EXCERPTED TEXT =

▬▬▬▬▬▬

= Irrealis mood =

Grammatical mood

In linguistics, irrealis moods (abbreviated irr) are the main set of grammatical moods that indicate that a certain situation or action is not known to have happened at the moment the speaker is talking. This contrasts with the realis moods. They are used in statements without truth value (imperative, interrogative, subordinate, etc).

Every language has grammatical ways of expressing unreality. Linguists tend to reserve the term "irrealis" for particular morphological markers or clause types. Many languages with irrealis mood make further subdivisions between kinds of irrealis moods. This is especially so among Algonquian languages such as Blackfoot.

▬▬▬▬▬▬

DATASET RECORDS =
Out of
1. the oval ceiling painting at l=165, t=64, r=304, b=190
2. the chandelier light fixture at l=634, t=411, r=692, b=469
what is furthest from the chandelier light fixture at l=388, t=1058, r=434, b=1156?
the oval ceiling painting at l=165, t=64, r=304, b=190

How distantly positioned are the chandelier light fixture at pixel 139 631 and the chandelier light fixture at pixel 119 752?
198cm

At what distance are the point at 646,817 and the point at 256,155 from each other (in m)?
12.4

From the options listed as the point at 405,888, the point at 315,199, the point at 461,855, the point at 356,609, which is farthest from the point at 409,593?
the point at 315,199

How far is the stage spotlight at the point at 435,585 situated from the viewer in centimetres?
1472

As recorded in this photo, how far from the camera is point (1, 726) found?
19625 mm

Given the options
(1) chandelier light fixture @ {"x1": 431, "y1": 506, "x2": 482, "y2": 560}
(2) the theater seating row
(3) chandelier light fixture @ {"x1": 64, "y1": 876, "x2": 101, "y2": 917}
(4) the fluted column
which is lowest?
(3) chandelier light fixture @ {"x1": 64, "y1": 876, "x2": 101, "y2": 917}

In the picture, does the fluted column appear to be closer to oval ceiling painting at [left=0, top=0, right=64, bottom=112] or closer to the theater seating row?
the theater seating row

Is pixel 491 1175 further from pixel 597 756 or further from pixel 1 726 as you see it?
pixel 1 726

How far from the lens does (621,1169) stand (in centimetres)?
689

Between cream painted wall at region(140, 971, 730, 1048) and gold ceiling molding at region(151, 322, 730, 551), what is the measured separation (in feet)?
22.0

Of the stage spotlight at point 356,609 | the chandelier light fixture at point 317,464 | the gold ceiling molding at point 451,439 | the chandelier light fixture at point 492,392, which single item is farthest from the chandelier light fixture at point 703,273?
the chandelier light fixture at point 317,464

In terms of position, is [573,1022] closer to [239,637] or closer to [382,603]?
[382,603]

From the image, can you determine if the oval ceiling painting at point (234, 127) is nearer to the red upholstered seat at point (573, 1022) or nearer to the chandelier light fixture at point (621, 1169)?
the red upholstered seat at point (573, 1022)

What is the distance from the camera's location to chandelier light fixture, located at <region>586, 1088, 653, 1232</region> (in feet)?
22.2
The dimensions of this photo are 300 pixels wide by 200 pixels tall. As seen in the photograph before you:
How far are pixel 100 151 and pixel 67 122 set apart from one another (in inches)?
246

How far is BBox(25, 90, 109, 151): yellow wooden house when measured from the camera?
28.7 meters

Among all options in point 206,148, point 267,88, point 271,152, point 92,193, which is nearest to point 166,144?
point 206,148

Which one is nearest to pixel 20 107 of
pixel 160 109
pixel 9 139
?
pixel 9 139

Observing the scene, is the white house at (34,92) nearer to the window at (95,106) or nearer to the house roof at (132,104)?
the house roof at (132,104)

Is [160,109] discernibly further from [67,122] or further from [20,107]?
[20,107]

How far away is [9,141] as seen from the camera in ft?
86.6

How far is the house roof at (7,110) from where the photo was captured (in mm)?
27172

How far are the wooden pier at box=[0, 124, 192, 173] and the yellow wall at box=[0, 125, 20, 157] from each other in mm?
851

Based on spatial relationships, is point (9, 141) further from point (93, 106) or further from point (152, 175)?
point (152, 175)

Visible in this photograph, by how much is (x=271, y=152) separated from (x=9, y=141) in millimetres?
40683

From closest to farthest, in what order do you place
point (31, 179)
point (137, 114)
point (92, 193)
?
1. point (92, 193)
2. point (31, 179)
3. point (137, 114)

▬▬▬▬▬▬

STATED TASK = Copy the text on irrealis mood from "In linguistics, irrealis" up to and including "such as Blackfoot.". The listing comes from a different source than the text on irrealis mood.

RESPONSE BELOW =
In linguistics, irrealis moods (abbreviated irr) are the main set of grammatical moods that indicate that a certain situation or action is not known to have happened at the moment the speaker is talking. This contrasts with the realis moods. They are used in statements without truth value (imperative, interrogative, subordinate, etc).

Every language has grammatical ways of expressing unreality. Linguists tend to reserve the term "irrealis" for particular morphological markers or clause types. Many languages with irrealis mood make further subdivisions between kinds of irrealis moods. This is especially so among Algonquian languages such as Blackfoot.